__The exercise__: Pull out every line of the material below that contains the string "instances", treating uppercase and lowercase as different.

START Material provided

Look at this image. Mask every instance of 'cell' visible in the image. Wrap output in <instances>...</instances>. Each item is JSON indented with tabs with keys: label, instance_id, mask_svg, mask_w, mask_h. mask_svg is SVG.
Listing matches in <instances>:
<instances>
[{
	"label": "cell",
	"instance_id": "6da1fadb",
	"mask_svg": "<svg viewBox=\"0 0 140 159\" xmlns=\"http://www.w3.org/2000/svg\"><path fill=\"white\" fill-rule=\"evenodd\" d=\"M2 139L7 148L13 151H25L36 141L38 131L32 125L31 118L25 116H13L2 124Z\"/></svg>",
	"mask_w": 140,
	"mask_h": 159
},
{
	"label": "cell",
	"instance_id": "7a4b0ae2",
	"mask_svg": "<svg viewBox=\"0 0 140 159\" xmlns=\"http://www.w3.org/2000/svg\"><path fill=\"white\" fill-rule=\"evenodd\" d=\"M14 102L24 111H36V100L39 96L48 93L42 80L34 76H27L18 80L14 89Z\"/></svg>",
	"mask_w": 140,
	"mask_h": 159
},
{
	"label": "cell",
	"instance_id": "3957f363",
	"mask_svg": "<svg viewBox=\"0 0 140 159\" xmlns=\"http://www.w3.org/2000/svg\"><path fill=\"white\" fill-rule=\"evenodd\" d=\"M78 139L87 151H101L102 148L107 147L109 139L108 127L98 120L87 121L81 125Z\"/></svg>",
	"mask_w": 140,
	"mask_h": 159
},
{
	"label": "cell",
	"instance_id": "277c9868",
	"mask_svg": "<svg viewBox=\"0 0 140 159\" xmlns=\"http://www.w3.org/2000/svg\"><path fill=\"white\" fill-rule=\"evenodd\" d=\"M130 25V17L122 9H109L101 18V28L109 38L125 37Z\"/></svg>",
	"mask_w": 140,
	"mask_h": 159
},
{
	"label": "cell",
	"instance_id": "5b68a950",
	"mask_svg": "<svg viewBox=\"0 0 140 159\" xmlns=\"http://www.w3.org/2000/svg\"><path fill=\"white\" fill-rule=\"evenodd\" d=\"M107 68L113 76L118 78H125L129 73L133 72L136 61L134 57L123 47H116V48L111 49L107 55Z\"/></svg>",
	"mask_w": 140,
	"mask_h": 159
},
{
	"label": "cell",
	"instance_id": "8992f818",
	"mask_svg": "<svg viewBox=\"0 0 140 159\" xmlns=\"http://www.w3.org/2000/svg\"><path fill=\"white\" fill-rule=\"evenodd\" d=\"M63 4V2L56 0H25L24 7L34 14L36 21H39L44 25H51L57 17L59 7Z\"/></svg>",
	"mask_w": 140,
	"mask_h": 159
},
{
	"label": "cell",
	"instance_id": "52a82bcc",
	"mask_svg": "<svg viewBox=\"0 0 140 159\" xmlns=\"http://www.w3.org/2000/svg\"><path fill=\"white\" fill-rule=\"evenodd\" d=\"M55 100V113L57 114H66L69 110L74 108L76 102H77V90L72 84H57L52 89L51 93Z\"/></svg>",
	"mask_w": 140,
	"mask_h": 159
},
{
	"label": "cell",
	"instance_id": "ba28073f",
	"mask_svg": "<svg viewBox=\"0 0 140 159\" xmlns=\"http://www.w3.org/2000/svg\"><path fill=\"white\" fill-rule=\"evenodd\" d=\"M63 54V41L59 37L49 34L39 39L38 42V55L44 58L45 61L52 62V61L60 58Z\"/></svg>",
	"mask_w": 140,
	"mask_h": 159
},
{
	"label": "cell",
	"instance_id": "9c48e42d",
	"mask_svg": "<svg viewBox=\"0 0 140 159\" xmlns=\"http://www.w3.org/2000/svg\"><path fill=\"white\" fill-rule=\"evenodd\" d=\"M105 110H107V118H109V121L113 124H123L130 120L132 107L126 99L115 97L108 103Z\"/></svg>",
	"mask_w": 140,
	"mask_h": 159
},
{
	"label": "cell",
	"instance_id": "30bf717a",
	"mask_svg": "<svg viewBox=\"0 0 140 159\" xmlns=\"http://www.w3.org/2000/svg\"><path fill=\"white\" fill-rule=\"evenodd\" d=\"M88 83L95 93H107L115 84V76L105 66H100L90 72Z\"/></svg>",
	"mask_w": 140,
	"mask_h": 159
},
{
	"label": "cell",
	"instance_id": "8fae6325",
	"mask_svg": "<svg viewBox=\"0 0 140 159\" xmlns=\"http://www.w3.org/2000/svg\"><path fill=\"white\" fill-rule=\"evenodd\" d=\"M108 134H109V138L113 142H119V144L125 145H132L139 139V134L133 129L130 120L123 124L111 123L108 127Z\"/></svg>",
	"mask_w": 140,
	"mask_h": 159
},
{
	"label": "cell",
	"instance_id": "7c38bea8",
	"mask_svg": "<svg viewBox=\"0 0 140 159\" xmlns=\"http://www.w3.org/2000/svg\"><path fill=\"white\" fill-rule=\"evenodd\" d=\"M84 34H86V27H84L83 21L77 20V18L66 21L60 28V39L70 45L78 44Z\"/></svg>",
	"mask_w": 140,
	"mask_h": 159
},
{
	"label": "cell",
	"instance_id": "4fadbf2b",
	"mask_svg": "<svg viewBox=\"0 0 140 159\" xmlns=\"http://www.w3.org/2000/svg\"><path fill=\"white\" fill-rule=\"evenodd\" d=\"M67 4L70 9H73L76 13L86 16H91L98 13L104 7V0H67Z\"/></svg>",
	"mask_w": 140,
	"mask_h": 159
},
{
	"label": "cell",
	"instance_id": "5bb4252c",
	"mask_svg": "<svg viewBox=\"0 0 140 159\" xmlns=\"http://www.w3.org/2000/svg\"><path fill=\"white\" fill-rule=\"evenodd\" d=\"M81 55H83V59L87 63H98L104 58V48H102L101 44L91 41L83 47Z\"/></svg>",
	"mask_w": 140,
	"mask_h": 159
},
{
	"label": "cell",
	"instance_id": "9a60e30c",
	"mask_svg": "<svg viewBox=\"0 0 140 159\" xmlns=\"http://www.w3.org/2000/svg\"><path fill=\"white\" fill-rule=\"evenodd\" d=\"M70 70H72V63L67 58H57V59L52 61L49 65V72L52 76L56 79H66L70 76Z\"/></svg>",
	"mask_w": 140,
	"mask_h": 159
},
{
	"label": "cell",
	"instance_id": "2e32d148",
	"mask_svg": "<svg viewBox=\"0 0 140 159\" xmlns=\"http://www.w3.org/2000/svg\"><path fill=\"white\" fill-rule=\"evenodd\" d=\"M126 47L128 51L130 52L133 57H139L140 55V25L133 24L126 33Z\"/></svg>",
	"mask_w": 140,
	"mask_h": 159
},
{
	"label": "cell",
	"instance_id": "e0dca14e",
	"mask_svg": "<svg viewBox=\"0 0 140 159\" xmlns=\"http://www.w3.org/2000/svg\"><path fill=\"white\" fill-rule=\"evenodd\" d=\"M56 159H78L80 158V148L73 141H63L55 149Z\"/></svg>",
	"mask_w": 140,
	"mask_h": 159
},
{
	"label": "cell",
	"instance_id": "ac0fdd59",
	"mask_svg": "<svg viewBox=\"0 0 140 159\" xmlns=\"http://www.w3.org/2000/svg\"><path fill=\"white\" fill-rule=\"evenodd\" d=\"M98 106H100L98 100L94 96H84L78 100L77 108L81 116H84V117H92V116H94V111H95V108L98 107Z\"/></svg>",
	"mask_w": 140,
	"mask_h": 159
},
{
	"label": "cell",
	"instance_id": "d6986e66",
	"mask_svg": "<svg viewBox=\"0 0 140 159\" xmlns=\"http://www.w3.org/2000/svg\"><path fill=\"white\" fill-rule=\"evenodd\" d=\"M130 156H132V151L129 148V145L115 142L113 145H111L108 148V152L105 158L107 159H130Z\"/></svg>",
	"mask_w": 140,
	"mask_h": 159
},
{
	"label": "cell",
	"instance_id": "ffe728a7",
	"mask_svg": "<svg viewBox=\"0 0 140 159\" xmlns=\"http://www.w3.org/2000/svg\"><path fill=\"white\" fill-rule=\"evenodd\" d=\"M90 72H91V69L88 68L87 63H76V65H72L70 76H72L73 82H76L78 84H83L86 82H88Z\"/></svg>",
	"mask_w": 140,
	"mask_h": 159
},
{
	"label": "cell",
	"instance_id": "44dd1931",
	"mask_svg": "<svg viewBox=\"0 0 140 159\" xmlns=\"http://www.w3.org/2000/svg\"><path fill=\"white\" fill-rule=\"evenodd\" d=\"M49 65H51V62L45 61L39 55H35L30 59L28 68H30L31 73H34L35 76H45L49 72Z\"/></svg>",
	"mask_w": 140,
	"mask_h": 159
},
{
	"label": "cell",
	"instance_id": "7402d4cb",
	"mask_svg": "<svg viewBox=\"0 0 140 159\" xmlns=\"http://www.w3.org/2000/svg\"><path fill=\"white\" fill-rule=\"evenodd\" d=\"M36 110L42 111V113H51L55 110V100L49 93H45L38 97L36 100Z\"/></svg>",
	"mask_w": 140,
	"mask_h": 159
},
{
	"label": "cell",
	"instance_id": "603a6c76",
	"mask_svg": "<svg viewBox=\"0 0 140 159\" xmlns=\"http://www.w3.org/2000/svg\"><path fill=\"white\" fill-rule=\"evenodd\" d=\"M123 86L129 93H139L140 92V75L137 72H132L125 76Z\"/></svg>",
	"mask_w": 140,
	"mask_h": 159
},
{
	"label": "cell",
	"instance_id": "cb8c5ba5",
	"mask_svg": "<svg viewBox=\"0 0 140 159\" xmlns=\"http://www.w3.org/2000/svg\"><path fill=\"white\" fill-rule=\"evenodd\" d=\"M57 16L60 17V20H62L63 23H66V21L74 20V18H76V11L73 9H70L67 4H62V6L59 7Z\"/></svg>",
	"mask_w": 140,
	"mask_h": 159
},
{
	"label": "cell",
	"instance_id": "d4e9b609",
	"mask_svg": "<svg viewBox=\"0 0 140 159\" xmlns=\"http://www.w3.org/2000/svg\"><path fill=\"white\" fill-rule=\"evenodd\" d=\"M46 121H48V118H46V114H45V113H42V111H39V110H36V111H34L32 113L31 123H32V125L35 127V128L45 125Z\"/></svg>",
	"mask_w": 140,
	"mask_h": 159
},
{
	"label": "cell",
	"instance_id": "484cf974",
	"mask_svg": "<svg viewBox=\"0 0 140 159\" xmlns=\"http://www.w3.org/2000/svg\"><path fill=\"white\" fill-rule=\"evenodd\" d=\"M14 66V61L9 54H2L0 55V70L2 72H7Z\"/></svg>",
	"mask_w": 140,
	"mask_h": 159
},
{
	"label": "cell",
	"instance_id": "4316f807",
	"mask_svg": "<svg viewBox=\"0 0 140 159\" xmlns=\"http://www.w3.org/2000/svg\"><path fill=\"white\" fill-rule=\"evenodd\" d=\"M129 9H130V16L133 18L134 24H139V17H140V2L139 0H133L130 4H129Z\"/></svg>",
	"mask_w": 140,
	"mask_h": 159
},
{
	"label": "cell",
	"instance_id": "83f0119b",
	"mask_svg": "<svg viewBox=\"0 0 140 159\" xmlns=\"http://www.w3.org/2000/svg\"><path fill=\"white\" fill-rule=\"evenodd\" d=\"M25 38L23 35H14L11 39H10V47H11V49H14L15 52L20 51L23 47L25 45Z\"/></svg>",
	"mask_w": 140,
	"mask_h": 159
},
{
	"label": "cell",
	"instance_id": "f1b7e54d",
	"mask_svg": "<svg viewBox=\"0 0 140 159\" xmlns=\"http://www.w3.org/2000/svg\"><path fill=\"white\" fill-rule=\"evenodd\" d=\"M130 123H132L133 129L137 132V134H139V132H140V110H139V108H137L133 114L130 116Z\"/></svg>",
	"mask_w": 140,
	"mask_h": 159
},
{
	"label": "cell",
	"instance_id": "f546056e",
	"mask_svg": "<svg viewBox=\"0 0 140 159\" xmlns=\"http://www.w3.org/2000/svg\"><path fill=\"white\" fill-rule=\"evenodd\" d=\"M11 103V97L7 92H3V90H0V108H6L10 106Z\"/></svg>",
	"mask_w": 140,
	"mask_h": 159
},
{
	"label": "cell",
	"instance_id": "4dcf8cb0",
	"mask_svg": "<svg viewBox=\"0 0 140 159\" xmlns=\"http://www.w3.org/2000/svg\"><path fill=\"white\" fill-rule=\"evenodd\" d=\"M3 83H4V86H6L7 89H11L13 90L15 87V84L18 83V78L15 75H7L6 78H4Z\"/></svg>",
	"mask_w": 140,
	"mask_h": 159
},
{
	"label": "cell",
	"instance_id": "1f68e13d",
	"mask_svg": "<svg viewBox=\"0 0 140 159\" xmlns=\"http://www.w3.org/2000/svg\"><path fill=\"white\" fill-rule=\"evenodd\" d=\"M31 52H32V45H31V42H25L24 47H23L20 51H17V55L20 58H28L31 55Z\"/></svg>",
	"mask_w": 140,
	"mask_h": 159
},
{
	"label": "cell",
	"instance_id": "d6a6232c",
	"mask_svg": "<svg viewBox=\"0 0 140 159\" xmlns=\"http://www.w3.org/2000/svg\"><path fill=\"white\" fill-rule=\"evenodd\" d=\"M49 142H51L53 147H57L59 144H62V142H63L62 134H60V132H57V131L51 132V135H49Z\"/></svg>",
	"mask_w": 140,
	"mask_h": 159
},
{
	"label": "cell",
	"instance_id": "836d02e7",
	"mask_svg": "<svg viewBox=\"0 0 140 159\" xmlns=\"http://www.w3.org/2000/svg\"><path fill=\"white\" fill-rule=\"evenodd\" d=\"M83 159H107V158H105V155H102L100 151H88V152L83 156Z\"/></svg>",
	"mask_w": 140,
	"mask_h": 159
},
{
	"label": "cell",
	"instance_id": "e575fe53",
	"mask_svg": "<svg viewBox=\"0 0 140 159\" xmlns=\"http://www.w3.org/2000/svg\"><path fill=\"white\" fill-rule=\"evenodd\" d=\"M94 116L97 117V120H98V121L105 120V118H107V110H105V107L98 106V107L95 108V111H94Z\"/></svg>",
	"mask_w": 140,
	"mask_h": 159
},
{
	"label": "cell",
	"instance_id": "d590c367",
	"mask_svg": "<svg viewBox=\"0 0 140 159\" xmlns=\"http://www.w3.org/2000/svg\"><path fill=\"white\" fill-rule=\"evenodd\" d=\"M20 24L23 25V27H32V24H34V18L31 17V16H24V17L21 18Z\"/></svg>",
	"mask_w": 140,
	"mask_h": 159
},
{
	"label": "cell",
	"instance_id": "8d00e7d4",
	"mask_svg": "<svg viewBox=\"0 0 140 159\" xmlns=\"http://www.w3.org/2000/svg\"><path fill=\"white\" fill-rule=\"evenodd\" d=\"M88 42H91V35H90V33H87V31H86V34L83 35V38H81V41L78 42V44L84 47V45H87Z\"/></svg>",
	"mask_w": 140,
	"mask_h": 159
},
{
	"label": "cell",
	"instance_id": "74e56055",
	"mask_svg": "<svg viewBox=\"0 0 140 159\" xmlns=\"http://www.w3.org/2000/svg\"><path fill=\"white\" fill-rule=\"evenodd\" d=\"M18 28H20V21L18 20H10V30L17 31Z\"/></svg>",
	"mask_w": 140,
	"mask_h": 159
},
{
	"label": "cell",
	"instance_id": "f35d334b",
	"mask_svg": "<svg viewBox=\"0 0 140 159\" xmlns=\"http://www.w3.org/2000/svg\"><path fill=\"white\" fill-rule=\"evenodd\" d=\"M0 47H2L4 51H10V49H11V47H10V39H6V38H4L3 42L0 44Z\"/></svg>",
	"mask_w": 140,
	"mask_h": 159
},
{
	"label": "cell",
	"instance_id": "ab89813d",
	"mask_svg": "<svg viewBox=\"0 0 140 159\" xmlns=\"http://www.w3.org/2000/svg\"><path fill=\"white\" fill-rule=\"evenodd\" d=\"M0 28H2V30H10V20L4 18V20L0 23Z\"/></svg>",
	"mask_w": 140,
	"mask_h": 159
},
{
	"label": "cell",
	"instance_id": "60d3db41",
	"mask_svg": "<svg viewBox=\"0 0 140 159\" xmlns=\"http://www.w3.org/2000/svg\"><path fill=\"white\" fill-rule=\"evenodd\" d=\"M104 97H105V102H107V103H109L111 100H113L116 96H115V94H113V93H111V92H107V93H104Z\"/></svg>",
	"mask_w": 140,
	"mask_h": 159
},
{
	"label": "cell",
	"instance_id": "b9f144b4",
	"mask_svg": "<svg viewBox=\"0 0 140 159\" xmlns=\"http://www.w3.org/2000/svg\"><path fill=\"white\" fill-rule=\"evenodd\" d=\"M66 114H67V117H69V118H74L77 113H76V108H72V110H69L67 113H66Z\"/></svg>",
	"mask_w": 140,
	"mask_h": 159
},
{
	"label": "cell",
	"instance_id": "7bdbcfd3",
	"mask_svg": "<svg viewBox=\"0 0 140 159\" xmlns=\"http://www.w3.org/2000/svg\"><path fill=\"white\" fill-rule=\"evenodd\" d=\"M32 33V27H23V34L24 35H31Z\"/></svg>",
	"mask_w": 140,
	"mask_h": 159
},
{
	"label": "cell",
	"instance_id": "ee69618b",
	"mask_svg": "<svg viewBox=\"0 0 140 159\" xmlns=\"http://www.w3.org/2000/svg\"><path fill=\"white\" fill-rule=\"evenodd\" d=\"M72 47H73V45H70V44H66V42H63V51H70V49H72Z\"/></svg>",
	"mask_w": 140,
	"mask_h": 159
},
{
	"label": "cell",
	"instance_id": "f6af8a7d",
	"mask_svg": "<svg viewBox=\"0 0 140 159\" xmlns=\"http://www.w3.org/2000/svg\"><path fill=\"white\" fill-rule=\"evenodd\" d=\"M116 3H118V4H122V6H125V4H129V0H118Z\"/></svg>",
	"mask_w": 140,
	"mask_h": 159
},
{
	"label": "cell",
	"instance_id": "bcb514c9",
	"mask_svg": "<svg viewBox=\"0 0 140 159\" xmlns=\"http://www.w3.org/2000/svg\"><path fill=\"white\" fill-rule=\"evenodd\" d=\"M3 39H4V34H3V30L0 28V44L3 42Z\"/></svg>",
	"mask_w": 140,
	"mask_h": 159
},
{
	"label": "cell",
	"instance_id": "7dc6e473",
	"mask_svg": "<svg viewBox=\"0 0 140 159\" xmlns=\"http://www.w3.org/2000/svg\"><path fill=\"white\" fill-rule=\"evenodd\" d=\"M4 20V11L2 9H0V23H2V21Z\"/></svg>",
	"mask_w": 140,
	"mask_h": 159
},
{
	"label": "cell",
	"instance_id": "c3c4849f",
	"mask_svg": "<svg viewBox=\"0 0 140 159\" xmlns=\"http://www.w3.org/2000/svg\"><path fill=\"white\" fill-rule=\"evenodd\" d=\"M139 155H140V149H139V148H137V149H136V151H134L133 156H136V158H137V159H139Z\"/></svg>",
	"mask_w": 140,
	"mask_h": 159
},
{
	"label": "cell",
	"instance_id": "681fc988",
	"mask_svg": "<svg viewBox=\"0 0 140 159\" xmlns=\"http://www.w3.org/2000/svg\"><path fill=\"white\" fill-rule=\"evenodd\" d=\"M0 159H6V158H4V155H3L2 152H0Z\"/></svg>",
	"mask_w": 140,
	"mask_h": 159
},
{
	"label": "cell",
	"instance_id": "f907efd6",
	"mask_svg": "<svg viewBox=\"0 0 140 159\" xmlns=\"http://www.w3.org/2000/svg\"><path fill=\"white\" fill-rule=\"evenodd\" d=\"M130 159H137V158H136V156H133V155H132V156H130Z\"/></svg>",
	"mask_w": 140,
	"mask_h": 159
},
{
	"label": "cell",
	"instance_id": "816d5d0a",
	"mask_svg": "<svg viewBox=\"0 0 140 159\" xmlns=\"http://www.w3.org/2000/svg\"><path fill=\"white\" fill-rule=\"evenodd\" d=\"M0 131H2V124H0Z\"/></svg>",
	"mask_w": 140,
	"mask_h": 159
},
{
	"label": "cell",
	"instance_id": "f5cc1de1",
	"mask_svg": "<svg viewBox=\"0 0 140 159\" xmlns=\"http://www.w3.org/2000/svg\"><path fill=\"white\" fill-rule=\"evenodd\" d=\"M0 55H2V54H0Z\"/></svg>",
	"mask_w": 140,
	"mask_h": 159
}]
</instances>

END Material provided

__Answer to this problem__:
Look at this image. Mask every instance of 'cell' visible in the image. Wrap output in <instances>...</instances>. Each item is JSON indented with tabs with keys: label, instance_id, mask_svg, mask_w, mask_h. mask_svg is SVG.
Listing matches in <instances>:
<instances>
</instances>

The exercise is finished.